Mortgage servicer says prior data breach hit 100,000 more users

Last fall’s massive data breach at Lakeview Loan Servicing was larger than initially discovered, as the servicer revealed it impacted 100,000 more borrowers.

The number of total customers whose personally identifiable information was compromised now sits at 2,638,057 following Lakeview’s disclosure filed with the Office of the Maine Attorney General last week. Lakeview, which claims it is the nation’s fourth-largest servicer, said the additional 100,796 affected users had their PII compromised over the same 41-day incident window between Oct. 27 and Dec. 7.

Lakeview faces a class action lawsuit in the Southern District of Florida U.S. District Court from clients alleging the servicer failed to protect their PII. The suit, combined from 17 individual complaints, includes victims of a large data breach at Pingora Loan Servicing, another subsidiary of Lakeview’s parent company, Florida-based Bayview Asset Management.

A representative for Lakeview and an attorney who filed the Maine notice didn’t respond to requests for comment Monday. A spokesperson for Lakeview previously said the servicer’s operations were not disrupted following the hack.

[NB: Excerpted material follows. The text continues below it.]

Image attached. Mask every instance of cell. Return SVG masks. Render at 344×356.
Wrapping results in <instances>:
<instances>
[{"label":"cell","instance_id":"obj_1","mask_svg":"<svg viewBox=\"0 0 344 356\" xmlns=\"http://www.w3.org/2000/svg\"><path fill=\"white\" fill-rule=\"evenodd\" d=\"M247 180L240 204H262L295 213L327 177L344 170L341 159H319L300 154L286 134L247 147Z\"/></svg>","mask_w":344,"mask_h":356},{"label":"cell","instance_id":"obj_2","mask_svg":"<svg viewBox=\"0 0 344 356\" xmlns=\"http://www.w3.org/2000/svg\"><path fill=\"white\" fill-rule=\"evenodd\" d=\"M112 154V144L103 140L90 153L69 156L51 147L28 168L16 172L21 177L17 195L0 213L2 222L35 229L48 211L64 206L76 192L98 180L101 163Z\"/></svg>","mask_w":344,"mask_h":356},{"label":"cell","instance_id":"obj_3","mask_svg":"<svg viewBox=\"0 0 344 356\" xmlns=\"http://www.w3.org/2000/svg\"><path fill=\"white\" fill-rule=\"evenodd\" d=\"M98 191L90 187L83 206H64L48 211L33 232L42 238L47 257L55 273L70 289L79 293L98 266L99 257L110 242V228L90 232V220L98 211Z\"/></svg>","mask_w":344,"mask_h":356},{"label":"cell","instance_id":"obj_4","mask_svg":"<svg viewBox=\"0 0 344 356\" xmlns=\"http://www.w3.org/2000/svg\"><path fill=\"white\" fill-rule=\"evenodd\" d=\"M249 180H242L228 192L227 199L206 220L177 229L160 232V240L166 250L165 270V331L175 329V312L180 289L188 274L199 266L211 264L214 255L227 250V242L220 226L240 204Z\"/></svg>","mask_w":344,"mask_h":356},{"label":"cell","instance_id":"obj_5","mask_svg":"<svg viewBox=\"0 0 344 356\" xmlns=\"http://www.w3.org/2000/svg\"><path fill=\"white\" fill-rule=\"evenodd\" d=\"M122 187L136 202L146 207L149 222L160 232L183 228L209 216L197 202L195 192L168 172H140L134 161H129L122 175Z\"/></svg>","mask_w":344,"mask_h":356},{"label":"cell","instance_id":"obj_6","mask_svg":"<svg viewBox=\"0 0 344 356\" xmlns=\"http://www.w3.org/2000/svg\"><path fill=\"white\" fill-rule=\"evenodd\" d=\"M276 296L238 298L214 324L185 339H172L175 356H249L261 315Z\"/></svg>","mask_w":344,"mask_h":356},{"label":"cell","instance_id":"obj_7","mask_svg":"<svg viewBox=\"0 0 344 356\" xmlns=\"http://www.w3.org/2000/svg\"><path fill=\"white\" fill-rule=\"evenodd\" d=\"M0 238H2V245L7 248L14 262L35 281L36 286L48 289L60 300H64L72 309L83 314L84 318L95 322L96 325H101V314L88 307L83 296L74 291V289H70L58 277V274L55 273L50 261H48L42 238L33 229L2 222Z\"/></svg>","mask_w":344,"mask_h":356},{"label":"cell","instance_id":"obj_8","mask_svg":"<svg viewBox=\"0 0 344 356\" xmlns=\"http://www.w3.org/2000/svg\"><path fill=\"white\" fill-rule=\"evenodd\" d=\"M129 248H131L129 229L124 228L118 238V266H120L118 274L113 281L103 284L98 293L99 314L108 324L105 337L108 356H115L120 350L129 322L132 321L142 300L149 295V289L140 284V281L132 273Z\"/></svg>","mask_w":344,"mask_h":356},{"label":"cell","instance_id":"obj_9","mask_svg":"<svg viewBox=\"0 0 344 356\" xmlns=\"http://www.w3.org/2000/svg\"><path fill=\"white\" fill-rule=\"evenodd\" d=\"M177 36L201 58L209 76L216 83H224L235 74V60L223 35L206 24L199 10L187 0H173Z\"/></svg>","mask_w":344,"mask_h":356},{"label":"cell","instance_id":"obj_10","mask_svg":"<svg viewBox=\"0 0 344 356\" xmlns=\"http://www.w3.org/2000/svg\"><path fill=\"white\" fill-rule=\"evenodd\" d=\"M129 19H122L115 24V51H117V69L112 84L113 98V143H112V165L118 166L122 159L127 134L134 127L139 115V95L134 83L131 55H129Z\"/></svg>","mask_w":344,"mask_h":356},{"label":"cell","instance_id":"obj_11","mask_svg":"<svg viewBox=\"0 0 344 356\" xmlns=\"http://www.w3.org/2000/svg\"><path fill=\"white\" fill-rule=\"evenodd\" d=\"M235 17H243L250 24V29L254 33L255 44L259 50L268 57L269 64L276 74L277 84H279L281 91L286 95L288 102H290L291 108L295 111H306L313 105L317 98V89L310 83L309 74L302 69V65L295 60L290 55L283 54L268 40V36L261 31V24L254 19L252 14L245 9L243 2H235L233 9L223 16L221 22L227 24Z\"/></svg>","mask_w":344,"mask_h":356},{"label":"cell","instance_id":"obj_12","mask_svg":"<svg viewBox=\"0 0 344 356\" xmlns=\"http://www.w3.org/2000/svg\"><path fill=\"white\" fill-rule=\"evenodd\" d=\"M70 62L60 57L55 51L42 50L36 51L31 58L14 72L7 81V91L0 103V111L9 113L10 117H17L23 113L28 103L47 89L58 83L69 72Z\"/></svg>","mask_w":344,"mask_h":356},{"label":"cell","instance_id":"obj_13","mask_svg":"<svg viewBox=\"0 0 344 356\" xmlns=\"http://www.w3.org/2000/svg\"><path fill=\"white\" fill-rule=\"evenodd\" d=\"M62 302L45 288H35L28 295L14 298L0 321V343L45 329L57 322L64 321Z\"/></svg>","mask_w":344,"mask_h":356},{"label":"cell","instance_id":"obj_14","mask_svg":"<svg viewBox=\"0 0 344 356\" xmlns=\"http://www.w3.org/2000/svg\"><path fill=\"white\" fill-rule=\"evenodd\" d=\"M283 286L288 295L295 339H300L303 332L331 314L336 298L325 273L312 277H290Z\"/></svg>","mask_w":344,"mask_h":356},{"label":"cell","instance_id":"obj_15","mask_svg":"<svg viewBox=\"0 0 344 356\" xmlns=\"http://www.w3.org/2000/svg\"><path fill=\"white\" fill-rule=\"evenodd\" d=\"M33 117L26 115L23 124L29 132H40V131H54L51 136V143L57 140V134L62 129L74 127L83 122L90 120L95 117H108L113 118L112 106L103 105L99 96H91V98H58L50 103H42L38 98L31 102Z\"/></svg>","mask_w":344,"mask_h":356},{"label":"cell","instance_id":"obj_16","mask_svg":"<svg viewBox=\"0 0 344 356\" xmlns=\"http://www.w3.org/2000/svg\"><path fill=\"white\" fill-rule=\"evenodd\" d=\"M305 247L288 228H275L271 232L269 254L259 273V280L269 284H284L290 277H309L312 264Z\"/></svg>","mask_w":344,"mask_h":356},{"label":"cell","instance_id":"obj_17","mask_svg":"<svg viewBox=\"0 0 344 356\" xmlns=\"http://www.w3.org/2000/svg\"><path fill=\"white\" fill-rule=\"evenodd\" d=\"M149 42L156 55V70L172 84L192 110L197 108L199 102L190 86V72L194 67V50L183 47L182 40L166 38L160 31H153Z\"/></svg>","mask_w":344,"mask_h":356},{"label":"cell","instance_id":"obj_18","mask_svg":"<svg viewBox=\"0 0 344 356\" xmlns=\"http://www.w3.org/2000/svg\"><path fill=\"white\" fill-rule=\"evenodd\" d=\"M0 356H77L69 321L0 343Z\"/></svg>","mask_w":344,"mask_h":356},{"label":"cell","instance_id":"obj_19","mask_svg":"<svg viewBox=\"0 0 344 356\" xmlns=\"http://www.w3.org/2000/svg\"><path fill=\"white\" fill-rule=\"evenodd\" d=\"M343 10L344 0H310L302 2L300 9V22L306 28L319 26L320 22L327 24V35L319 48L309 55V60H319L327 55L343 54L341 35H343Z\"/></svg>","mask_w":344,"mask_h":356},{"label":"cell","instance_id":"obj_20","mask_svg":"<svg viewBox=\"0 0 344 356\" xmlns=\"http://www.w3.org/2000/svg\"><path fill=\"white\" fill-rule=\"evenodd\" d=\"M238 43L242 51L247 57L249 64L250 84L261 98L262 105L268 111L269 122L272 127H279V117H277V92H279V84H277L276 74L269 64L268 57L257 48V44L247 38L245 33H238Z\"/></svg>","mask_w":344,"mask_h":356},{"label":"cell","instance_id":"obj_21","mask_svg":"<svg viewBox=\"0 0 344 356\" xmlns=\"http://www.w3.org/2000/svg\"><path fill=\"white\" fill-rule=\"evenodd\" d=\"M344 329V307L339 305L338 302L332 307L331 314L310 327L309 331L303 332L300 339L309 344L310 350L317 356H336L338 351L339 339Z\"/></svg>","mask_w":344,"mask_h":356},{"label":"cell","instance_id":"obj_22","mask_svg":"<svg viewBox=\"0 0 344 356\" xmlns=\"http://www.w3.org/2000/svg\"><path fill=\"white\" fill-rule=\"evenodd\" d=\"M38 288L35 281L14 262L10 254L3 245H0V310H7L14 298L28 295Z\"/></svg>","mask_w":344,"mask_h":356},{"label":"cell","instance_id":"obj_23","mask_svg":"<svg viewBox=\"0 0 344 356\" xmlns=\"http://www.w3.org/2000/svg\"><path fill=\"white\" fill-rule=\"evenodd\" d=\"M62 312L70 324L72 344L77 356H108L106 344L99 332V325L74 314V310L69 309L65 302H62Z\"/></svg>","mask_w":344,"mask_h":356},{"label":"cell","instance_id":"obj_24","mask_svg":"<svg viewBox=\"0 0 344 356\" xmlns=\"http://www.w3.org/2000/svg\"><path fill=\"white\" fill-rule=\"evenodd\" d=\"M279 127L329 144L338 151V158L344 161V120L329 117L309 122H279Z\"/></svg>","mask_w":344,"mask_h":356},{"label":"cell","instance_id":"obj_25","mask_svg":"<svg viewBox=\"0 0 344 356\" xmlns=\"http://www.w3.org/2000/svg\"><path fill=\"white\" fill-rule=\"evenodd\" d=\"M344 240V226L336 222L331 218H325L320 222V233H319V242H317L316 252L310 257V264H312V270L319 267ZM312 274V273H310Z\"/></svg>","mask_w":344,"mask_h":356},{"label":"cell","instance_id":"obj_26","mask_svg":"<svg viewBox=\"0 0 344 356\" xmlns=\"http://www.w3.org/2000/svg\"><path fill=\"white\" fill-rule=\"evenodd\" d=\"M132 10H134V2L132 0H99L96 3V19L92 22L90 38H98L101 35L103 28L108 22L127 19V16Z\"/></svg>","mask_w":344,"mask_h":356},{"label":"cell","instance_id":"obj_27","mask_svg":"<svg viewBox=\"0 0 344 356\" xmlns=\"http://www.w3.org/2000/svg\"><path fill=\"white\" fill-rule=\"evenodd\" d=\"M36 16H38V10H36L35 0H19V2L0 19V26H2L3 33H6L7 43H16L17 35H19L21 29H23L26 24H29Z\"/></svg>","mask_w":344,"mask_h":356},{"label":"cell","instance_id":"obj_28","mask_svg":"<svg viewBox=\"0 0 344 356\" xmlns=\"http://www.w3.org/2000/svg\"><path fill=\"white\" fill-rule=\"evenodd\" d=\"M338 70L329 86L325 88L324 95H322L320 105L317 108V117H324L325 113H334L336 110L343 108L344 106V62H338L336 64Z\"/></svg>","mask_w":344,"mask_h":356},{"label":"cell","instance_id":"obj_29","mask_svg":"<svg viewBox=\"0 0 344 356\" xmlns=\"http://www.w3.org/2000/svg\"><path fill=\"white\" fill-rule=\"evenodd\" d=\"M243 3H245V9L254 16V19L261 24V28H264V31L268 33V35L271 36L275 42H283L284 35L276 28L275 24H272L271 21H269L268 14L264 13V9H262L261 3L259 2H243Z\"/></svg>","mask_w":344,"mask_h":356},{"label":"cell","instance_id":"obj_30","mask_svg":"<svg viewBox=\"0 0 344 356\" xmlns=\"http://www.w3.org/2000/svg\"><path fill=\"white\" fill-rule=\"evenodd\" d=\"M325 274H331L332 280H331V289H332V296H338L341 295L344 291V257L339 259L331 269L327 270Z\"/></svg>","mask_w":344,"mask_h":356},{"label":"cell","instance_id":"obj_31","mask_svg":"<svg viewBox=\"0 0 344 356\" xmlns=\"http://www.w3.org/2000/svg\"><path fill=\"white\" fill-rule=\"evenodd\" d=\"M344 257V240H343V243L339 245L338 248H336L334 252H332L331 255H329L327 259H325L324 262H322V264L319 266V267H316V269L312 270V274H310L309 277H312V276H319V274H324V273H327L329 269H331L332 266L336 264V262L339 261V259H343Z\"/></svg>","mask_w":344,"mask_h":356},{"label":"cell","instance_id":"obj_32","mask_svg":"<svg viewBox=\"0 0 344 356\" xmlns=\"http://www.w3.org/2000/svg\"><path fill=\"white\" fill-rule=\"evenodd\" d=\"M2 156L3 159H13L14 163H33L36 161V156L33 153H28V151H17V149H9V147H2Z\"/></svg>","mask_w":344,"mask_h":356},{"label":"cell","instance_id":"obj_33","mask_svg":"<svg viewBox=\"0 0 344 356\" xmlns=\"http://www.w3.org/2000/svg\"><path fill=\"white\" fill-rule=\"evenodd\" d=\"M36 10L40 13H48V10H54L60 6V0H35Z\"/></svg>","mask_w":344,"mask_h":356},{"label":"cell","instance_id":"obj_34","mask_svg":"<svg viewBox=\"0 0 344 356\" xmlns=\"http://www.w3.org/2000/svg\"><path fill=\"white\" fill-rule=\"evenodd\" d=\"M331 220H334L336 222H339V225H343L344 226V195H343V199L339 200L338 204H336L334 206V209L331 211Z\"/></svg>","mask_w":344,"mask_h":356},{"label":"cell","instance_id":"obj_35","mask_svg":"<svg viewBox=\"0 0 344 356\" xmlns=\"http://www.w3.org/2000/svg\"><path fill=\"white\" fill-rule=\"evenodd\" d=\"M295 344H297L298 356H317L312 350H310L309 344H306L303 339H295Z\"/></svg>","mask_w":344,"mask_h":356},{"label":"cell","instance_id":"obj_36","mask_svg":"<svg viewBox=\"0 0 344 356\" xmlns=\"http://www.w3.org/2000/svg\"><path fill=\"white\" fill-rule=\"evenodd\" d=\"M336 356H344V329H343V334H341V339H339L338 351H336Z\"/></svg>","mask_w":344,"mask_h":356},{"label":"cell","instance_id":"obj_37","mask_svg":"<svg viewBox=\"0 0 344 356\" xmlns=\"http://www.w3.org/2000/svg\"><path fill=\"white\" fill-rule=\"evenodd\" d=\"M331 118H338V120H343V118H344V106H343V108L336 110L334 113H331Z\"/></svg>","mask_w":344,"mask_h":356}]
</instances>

The breach at Pingora involved at least 175,000 customers according to filings with state attorneys general offices in Hawaii, Iowa, Montana, Texas and Washington. Bayview has not disclosed the full scope of the Pingora incident. The parent company is required to respond to the Florida lawsuit by Aug. 1.

The servicers’ data breaches were part of a cluster of cyberattacks at mortgage firms last fall, although it’s unclear if any are connected, as firms remain tight-lipped about the culprits and types of attacks. Earlier this month, mortgage fintech Lower disclosed a December incident impacting nearly 86,000 customers, while Maine Capital Group revealed a December data breach involving 876 users.

Lender American Financial Services found suspicious activity within its servers last December affecting 216,645 users, while Chesterfield, Missouri-based Gershman Investment Corp. revealed a September breach involving the PII of 52,737 customers. 

At least six other bank and nonbank mortgage lenders have disclosed hacks affecting a combined hundreds of thousands of users since the beginning of the year. An Albuquerque, New Mexico-based credit union lender earlier this year said it was investigating claims of responsibility for a data breach by a ransomware gang. Mortgage firms aren’t especially exposed to the threat of ransomware attacks but the incidents can be devastating, as evidenced by the Cloudstar attack last summer.